When she finally shifts and lifts her head, her face is close—closer than it’s been in a long time. Her eyes search mine, like she’s waiting for a sign or maybe offering one.

And then she goes to her tiptoes and kisses me.

Soft. Barely there. Just the whisper of her lips on mine, but it’s like I’ve been hit with a sledgehammer. My head spins and while it’s not our first kiss, it sure as fuck feels like it.

She pulls back only an inch, and I think that’s it—but it isn’t. Before I can jerk her back to me, she’s kissing me again, this time with more intent.

I stay still for a second, stunned by how much I want this—have always wanted this—but then I move. My hands slide up her back, and I kiss her like I’ve been waiting years to do it right. Our mouths meet fully, and her lips part for me, her tongue brushing mine with quiet certainty.

It’s slow, deliberate, aching.

She presses closer, and I respond without thinking—deepening the kiss, tasting her again like a memory I thought I’d lost.
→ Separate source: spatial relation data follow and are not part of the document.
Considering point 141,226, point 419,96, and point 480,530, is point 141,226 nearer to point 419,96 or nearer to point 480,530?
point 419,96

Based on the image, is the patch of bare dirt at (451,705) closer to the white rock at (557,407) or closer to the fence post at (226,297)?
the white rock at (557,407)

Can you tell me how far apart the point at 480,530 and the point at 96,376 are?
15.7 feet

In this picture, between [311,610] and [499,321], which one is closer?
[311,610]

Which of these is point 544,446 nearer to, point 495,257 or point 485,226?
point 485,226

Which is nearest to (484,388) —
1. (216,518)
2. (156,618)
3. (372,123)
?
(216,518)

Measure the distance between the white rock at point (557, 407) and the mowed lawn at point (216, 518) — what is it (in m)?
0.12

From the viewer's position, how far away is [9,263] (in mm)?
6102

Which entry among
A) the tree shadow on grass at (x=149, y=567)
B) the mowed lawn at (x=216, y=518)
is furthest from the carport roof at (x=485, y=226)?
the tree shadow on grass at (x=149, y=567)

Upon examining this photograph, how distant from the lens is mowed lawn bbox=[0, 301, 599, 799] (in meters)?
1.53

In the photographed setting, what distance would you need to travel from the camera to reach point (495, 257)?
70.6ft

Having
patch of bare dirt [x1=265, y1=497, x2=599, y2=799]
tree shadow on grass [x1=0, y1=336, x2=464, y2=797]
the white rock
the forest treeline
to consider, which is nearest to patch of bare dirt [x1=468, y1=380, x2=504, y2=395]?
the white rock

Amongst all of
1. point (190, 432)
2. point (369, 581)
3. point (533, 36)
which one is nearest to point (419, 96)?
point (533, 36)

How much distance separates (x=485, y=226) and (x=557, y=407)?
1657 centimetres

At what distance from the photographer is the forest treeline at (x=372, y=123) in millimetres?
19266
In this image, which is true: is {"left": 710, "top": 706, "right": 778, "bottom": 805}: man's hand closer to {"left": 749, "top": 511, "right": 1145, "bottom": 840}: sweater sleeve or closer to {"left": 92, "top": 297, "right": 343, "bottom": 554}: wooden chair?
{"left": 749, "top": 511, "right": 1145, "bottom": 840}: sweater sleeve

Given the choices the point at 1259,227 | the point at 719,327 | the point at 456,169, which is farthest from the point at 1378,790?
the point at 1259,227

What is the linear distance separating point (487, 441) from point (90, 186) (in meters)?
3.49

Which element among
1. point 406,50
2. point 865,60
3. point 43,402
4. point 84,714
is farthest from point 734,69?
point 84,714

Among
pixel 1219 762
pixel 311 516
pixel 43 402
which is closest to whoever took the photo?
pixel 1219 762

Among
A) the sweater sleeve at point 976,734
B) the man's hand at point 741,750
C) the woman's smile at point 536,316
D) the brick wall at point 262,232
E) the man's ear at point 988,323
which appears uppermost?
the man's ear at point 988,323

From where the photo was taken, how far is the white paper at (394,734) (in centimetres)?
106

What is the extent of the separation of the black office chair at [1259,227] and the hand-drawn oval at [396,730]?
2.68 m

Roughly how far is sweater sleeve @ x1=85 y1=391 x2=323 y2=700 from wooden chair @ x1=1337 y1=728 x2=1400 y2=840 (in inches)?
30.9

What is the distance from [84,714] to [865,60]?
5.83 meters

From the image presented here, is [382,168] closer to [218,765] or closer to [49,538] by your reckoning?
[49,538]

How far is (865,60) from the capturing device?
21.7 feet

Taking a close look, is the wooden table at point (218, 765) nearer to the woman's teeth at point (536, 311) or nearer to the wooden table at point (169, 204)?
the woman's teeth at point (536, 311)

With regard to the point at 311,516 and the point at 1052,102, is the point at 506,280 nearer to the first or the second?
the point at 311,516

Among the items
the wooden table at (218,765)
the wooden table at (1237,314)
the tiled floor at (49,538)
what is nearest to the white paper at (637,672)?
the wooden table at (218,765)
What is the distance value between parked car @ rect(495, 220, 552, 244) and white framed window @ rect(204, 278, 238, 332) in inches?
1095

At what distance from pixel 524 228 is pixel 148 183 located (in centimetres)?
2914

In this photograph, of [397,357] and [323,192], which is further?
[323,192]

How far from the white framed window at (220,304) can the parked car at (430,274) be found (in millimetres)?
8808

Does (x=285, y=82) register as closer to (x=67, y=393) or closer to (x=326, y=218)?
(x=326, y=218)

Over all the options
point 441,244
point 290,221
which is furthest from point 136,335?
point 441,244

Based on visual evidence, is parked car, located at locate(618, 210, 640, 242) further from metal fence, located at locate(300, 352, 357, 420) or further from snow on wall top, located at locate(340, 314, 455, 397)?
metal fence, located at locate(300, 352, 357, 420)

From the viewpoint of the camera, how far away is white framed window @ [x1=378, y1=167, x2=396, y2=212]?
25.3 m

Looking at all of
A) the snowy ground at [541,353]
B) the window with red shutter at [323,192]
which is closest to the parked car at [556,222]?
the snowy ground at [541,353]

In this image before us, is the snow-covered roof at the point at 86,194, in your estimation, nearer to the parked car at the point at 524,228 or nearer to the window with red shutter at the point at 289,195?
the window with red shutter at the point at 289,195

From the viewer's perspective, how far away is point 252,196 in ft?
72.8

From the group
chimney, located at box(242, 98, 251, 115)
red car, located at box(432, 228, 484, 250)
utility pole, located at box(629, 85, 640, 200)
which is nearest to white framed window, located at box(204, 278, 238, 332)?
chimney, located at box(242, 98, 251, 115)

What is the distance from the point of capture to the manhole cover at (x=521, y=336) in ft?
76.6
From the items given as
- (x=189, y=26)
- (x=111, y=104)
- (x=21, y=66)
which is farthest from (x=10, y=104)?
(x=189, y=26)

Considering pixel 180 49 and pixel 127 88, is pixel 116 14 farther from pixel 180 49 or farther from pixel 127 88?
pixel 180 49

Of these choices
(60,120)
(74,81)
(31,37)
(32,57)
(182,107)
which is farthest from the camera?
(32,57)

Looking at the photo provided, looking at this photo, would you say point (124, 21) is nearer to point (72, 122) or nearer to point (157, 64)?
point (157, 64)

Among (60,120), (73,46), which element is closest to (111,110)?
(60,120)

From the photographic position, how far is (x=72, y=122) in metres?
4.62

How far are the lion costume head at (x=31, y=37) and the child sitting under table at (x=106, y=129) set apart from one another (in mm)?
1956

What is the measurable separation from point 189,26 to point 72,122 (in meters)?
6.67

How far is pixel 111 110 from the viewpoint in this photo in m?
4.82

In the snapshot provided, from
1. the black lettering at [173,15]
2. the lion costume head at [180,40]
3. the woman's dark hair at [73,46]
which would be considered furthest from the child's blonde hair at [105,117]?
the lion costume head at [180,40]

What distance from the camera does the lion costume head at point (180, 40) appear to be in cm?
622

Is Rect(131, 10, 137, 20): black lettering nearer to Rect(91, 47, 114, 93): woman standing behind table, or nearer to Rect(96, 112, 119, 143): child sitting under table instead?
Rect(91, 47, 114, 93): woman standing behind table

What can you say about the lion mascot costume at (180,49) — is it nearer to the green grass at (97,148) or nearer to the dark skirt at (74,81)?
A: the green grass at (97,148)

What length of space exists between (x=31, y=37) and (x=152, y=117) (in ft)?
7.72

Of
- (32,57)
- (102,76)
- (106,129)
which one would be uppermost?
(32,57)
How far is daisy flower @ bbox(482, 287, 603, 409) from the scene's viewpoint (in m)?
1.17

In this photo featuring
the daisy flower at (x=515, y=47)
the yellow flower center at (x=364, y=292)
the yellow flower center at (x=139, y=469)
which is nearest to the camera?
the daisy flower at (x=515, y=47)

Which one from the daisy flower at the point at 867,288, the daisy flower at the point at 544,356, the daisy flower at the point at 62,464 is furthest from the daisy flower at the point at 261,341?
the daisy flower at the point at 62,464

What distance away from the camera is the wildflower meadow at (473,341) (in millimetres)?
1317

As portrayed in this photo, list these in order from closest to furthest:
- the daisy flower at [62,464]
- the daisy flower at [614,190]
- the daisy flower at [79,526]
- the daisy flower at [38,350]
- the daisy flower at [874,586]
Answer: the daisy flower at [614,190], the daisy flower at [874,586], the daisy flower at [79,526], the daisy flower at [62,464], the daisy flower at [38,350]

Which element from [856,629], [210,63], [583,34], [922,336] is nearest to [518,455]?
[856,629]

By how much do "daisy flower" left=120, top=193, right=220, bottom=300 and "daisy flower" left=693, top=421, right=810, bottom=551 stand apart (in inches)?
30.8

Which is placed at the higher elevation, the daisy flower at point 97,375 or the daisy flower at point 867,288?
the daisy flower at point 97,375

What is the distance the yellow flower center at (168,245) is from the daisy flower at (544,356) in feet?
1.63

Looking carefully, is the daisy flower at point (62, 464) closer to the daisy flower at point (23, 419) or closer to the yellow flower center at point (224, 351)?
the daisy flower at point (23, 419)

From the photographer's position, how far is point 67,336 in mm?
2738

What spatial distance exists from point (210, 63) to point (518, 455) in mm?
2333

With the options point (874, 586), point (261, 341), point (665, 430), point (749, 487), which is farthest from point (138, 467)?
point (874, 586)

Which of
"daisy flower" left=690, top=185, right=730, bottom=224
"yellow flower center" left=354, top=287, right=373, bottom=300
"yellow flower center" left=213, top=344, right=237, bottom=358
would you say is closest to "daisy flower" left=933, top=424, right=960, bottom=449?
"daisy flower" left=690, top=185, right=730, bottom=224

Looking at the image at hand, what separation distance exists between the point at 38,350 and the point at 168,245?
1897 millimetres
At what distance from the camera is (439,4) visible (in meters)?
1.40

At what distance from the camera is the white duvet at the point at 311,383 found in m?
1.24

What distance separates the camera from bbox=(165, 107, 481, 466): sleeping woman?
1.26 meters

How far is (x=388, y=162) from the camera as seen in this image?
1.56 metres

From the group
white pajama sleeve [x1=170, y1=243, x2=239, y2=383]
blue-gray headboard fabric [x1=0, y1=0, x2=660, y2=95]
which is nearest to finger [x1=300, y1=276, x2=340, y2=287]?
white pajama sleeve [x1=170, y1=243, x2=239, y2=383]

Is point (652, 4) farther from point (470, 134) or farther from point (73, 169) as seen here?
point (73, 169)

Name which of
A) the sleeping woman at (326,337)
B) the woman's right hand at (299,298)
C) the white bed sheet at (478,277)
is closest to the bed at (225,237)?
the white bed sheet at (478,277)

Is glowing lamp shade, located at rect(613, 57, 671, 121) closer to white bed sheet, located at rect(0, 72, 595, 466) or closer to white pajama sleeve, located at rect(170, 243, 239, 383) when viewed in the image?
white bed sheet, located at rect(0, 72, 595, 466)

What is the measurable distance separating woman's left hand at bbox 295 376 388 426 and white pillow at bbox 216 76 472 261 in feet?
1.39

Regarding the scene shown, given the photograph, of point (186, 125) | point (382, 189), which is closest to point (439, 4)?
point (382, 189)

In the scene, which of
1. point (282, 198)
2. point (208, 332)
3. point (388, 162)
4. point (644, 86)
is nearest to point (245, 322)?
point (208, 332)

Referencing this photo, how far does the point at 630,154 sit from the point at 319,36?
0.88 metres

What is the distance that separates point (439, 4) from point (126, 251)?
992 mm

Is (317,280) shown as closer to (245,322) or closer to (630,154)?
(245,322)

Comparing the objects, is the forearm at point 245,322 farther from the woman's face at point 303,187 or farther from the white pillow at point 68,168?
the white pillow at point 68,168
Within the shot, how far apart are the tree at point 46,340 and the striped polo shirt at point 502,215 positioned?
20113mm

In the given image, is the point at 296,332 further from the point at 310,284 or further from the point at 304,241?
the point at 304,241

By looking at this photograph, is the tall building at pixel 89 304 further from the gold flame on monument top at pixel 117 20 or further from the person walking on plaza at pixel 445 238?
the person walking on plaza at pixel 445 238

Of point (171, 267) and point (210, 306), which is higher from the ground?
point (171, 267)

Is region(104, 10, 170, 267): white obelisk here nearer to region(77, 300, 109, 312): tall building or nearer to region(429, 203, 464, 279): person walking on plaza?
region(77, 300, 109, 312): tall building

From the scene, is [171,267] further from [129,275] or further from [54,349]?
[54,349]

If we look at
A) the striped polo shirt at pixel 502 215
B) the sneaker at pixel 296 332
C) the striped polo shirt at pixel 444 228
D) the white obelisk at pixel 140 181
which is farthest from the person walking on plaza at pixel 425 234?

She makes a soft sound that vibrates through me, lighting up every nerve, definitely thickening my cock with the need for more.

I walk her gently toward the nearest wall, one step at a time. Her hands curl into the front of my shirt, holding tight, and when her back touches the wall, she doesn’t flinch. She opens to me. Wants this.

And fuck, so do I.

I draw back just enough to see her face—her flushed cheeks, her heavy-lidded eyes, the way her chest rises and falls in shallow, searching breaths.

I’ve seen her in every mood, every stage of life—but never like this. Never so sure despite the uncertainty of it all. Never so close, despite the fact I have no right to be in her proximity in this way.

My brain tells me to stop, but my heart tells my brain to fuck off.

I lean in again, one hand braced on the wall beside her, the other still at her waist. This could be all kinds of wrong. Just days ago, she was engaged to my brother, but today she’s here with me.

“Lara,” I murmur hesitantly.

She shakes her head, those beautiful waves of red bouncing in her ferocious denial. “Please don’t stop this, Reid. And please don’t say this is wrong.”

There’s pain in her voice. Pleading. A desperate plea for me to understand she’s paid for mistakes, as have I.

Fuck, this is going to complicate the hell out of all our relationships. Lance, my parents, her parents. Could anyone ever understand this?

All so confusing, but if there’s one thing I know, in all the years I’ve known Lara, of all the secrets we’ve shared and the past moments of intimacy… nothing about this is wrong.

In fact, I’ve known deep in my heart, everything about this is right. She’s been one of the truest things in my life.